Comment tracer le portrait d’un sport qui requiert un détachement de tout affect, une sensibilité proprioceptive imperturbable et un désir inconditionnel d’aspirer à la sérénité? Est-ce qu’un adepte du yoga se méfie de la commercialisation de sa discipline par crainte d’entorse aux racines de son art? Peut-être. Mais il existe forcément un compromis permettant une approche de cet art sans trop agiter les mœurs. L’escalade préconisant un équilibre parfait entre sérénité et concentration, il serait dommage de faire autant de tapage.

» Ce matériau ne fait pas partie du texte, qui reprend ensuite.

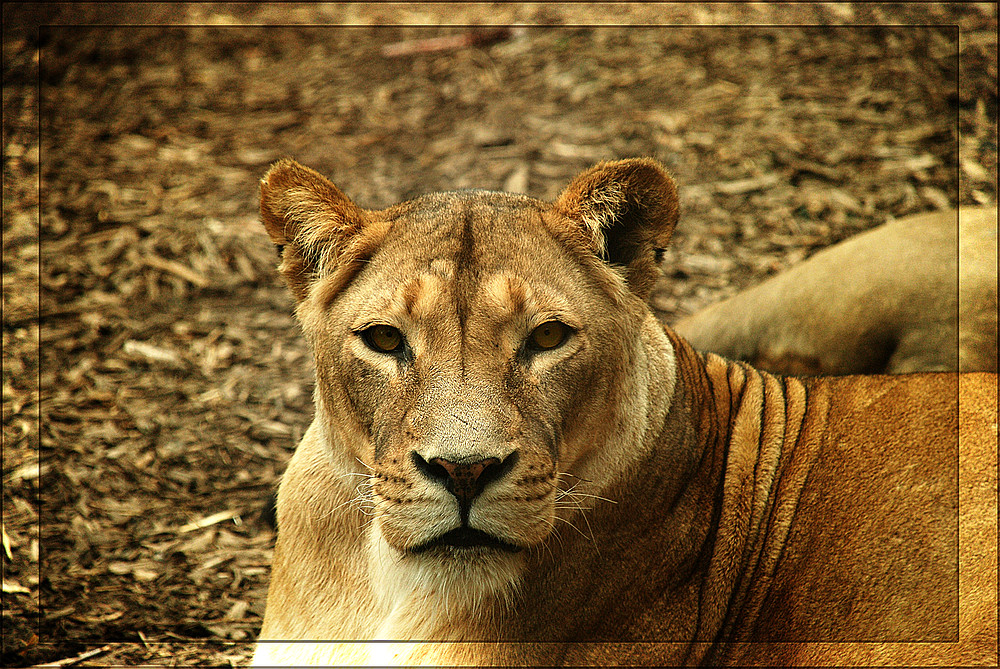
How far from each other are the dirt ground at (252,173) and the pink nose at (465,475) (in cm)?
184

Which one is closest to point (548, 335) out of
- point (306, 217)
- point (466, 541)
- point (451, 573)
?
point (466, 541)

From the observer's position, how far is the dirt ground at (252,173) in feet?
14.0

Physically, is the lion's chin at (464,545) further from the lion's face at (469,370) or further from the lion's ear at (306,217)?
the lion's ear at (306,217)

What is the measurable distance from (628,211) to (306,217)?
1.04 metres

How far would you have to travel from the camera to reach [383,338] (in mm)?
2654

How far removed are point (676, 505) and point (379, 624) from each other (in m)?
1.08

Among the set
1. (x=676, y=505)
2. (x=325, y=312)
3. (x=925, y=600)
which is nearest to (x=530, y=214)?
(x=325, y=312)

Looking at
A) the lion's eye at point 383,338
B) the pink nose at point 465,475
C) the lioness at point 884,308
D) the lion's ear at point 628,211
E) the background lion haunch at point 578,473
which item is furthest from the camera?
the lioness at point 884,308

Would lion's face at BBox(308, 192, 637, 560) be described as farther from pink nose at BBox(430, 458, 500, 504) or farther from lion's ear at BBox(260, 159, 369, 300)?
lion's ear at BBox(260, 159, 369, 300)

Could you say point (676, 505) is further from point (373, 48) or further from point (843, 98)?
point (373, 48)

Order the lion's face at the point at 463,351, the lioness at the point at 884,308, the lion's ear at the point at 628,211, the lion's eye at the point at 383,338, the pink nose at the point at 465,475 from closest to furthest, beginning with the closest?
1. the pink nose at the point at 465,475
2. the lion's face at the point at 463,351
3. the lion's eye at the point at 383,338
4. the lion's ear at the point at 628,211
5. the lioness at the point at 884,308

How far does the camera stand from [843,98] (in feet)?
22.7

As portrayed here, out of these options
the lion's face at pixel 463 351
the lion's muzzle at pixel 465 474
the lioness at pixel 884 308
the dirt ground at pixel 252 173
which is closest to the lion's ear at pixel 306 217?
the lion's face at pixel 463 351

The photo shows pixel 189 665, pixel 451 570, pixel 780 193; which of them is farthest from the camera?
pixel 780 193
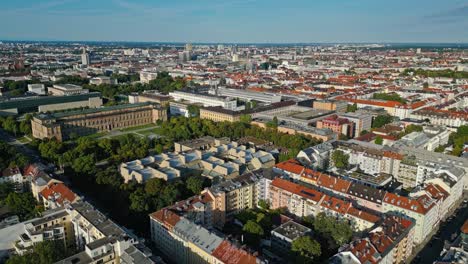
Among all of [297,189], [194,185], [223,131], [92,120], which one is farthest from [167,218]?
[92,120]

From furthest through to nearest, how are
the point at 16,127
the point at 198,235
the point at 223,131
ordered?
1. the point at 16,127
2. the point at 223,131
3. the point at 198,235

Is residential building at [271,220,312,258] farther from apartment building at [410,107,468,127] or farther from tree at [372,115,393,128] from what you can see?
apartment building at [410,107,468,127]

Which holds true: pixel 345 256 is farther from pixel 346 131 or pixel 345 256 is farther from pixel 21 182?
pixel 346 131

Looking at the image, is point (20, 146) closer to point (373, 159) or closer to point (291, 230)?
point (291, 230)

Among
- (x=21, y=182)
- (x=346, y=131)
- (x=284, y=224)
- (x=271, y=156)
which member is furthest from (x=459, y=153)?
(x=21, y=182)

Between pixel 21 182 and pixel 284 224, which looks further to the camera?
pixel 21 182

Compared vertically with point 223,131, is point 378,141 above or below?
above

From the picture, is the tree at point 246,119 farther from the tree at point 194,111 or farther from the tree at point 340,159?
the tree at point 340,159
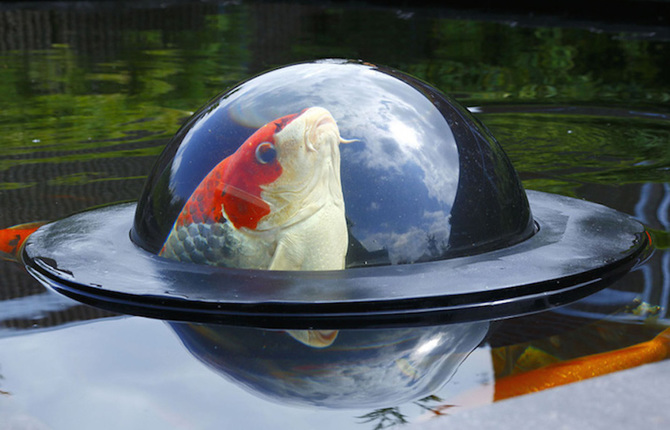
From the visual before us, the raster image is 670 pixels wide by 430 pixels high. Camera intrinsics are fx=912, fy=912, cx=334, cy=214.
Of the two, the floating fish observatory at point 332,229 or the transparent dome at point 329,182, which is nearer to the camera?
the floating fish observatory at point 332,229

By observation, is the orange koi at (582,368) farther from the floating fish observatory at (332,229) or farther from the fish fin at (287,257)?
the fish fin at (287,257)

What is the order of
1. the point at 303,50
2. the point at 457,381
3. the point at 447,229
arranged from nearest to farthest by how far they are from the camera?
1. the point at 457,381
2. the point at 447,229
3. the point at 303,50

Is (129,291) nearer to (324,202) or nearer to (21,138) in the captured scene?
(324,202)

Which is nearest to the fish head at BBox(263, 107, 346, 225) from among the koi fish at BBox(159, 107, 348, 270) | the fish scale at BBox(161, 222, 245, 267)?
the koi fish at BBox(159, 107, 348, 270)

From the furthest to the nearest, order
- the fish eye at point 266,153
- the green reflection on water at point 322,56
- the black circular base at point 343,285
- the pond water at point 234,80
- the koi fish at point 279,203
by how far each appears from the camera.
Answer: the green reflection on water at point 322,56
the fish eye at point 266,153
the koi fish at point 279,203
the black circular base at point 343,285
the pond water at point 234,80

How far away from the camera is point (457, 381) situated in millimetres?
3594

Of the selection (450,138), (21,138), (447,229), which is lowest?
(21,138)

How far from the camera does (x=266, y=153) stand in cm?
446

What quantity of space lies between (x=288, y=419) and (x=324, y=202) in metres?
1.32

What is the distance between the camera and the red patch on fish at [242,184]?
441 centimetres

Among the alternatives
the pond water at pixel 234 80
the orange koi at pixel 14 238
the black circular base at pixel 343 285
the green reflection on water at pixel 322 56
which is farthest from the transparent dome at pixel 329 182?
the green reflection on water at pixel 322 56

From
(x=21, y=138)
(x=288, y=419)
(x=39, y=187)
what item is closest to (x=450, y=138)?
(x=288, y=419)

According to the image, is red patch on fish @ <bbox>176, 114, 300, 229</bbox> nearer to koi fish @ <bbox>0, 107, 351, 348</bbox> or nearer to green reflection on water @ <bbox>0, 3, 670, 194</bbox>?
koi fish @ <bbox>0, 107, 351, 348</bbox>

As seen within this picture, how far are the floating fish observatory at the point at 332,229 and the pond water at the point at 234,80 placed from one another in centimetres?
13
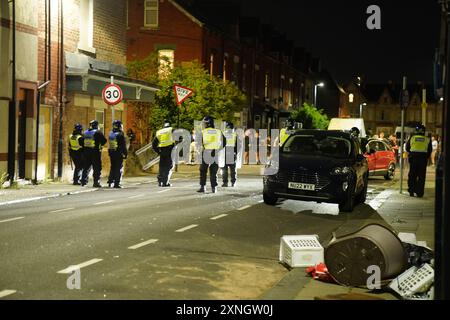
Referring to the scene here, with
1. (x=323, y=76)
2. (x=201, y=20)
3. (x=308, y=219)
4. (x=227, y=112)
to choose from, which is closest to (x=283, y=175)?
(x=308, y=219)

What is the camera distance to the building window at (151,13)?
4262 cm

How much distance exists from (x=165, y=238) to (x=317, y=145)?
6711 mm

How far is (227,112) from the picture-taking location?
3381 cm

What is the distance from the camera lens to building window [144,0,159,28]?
4262cm

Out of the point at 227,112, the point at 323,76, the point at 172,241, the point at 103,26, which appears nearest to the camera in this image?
the point at 172,241

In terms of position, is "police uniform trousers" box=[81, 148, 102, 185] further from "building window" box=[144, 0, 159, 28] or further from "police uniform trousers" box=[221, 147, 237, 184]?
"building window" box=[144, 0, 159, 28]

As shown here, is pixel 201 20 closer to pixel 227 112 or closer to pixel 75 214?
pixel 227 112

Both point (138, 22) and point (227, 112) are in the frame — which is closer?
point (227, 112)

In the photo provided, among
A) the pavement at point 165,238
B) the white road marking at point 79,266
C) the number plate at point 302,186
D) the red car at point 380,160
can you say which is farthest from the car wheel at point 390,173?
the white road marking at point 79,266

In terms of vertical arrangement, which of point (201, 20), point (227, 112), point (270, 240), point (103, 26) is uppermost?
point (201, 20)

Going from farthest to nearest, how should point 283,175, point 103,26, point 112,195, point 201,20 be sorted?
1. point 201,20
2. point 103,26
3. point 112,195
4. point 283,175

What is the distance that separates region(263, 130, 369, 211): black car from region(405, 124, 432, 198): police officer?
10.2 ft

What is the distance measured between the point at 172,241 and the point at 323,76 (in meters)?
90.2

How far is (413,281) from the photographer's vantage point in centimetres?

Constatez par vous-même la prémisse de cette réflexion. Je me prenais dans mes propres filets. Voici ce que je tentais d’exprimer par cet air de panique : quelle est l’intention derrière un tel exercice de style? Posée aussi calmement, la réponse se clarifie : le partage. Le partage d’une histoire, le partage d’une expérience et avant tout, le partage de valeurs. Alors, comme si on déplaçait délicatement une pierre pour entrevoir l’ours qui hiberne, levons le voile sur un instant de paix.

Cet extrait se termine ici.